▸ Task objective:
Scan the listing beneath this sentence. Report each line with the word "over".

=== Section Start ===

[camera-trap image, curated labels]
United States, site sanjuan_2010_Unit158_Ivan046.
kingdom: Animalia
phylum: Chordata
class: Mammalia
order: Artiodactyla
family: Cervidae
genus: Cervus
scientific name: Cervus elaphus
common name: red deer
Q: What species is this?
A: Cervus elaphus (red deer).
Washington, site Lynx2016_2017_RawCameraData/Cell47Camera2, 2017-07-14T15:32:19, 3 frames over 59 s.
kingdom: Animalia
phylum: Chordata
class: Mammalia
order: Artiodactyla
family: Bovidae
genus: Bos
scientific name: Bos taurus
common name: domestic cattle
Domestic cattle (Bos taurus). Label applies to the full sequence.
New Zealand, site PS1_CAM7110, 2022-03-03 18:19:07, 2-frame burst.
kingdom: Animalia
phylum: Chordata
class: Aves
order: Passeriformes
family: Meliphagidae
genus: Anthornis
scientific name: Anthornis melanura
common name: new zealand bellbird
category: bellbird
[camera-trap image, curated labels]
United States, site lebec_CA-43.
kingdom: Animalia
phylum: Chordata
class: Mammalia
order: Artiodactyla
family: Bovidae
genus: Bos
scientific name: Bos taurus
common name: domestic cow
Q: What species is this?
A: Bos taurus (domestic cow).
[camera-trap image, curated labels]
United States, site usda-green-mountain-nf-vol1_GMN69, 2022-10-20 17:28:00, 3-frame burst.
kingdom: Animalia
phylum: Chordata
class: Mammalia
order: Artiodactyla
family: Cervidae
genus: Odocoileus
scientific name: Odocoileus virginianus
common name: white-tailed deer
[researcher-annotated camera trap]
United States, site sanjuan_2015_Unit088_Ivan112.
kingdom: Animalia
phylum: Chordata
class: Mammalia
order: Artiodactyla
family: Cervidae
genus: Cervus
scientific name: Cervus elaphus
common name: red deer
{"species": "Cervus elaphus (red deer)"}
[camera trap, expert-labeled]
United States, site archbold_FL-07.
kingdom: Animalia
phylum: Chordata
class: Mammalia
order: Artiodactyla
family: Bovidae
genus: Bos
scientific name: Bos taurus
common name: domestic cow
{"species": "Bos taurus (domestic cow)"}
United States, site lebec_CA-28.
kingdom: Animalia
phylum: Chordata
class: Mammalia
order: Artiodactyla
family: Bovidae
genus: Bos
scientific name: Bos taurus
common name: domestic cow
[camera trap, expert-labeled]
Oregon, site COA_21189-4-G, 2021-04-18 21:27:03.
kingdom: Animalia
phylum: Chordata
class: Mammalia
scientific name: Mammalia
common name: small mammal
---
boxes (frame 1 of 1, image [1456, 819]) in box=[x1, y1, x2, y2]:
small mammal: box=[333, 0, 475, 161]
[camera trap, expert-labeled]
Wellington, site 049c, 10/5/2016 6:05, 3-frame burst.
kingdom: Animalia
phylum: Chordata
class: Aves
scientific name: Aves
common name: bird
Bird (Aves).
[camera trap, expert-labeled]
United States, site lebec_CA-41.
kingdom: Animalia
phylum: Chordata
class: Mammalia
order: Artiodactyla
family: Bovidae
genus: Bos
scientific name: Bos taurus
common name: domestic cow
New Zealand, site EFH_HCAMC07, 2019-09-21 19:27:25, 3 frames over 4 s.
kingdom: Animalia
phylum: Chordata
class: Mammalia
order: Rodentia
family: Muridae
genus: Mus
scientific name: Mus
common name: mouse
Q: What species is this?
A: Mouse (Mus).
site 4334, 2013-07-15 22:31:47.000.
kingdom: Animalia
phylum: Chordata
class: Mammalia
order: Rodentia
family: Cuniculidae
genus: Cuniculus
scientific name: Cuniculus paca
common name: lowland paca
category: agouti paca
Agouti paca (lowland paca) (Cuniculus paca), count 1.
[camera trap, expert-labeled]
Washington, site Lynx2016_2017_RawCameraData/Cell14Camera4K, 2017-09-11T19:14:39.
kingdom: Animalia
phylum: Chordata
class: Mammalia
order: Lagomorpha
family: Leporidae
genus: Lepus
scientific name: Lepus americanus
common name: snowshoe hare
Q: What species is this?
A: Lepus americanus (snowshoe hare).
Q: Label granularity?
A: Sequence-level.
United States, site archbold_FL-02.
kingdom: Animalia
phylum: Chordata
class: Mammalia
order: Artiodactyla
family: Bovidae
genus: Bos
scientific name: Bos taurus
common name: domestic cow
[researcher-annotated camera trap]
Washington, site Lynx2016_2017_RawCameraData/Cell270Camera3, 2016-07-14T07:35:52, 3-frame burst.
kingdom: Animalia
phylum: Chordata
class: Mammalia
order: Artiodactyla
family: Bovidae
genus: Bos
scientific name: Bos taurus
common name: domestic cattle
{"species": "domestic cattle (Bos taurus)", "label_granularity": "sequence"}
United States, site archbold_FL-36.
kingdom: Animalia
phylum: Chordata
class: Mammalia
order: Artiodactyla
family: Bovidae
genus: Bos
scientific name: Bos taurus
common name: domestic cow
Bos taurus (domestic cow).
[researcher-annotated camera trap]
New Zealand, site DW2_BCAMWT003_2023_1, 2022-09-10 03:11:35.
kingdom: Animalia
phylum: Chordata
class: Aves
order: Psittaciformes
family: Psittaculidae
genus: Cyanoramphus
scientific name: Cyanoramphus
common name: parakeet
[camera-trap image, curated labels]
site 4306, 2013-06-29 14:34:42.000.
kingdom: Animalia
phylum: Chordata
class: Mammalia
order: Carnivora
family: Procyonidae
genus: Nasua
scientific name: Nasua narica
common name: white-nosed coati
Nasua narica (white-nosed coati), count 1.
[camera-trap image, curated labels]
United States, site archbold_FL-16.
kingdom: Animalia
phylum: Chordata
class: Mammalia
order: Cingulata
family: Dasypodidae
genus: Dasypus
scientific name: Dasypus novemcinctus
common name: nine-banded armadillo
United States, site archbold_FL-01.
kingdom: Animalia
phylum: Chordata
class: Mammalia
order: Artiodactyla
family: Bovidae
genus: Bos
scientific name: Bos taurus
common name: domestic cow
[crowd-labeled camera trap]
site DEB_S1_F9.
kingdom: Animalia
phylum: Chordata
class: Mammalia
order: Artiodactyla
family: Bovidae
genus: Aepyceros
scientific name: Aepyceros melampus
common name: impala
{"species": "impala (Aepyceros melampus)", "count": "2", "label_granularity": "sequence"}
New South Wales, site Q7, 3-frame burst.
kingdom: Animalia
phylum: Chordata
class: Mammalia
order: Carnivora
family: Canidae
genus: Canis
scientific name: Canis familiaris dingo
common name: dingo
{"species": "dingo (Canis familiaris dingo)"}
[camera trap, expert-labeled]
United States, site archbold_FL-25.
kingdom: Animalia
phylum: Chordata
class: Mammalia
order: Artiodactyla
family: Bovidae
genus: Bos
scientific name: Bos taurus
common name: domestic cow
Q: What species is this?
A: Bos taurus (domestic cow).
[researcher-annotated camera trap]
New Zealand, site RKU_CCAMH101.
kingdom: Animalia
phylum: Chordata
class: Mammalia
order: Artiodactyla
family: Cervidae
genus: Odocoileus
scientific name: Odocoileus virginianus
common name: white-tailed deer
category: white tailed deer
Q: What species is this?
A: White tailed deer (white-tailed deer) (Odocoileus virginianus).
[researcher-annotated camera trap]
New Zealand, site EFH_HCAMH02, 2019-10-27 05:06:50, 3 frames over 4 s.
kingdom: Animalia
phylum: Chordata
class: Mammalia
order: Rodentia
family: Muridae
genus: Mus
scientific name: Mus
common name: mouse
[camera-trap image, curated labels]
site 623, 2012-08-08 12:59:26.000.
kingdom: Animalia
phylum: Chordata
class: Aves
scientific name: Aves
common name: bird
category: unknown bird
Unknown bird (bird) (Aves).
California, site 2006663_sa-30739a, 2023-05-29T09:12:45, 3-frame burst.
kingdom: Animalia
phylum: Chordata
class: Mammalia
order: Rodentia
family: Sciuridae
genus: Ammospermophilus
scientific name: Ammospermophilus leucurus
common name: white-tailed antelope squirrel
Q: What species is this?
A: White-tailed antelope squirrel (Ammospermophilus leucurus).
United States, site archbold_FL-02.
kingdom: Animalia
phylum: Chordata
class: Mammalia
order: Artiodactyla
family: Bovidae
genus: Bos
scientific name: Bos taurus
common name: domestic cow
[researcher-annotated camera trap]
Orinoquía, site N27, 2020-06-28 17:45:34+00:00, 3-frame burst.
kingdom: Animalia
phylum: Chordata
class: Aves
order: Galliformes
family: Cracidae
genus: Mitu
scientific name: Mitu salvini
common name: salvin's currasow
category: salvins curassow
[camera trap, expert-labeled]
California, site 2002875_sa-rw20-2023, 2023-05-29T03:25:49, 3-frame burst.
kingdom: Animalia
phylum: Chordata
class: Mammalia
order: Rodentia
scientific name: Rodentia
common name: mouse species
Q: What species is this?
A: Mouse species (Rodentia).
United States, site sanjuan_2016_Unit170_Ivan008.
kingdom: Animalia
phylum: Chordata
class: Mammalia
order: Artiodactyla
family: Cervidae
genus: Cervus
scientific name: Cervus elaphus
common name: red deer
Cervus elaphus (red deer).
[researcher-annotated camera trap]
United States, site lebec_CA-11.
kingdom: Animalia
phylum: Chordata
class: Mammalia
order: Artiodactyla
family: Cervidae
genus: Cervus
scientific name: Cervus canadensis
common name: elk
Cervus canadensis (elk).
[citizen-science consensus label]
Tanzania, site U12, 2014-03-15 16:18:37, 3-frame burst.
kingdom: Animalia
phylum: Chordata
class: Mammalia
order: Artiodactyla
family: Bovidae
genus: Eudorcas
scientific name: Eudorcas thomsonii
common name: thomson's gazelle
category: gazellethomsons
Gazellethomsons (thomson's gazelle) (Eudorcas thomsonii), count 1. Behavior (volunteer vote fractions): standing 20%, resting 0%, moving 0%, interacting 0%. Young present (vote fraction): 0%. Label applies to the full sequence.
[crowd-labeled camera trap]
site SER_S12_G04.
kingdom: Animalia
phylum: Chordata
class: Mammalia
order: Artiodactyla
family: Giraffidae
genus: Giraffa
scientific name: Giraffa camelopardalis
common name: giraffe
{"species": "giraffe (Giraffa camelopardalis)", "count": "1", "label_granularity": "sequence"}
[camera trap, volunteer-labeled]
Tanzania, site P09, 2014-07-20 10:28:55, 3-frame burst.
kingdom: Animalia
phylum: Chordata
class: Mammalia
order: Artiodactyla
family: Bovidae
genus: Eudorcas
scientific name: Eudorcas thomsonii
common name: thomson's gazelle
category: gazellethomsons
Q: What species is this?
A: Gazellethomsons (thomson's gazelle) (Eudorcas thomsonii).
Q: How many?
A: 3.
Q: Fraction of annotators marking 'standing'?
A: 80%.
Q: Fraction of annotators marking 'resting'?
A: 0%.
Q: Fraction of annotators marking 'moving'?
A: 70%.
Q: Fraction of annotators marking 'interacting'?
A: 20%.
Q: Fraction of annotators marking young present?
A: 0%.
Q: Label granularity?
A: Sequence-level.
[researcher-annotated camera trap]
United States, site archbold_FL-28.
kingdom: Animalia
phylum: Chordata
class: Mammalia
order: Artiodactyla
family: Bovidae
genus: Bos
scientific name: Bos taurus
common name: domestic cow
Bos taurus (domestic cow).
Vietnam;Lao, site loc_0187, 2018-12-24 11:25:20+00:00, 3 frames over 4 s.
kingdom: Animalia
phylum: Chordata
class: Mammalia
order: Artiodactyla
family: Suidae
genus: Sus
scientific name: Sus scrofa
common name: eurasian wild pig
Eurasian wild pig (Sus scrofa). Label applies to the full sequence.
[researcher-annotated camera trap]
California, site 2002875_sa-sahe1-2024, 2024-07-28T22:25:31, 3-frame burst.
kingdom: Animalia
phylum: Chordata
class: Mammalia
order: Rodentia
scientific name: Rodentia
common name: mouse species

=== Section End ===

▸ Final answer:
Washington, site Lynx2016_2017_RawCameraData/Cell47Camera2, 2017-07-14T15:32:19, 3 frames over 59 s.
New Zealand, site EFH_HCAMC07, 2019-09-21 19:27:25, 3 frames over 4 s.
New Zealand, site EFH_HCAMH02, 2019-10-27 05:06:50, 3 frames over 4 s.
Vietnam;Lao, site loc_0187, 2018-12-24 11:25:20+00:00, 3 frames over 4 s.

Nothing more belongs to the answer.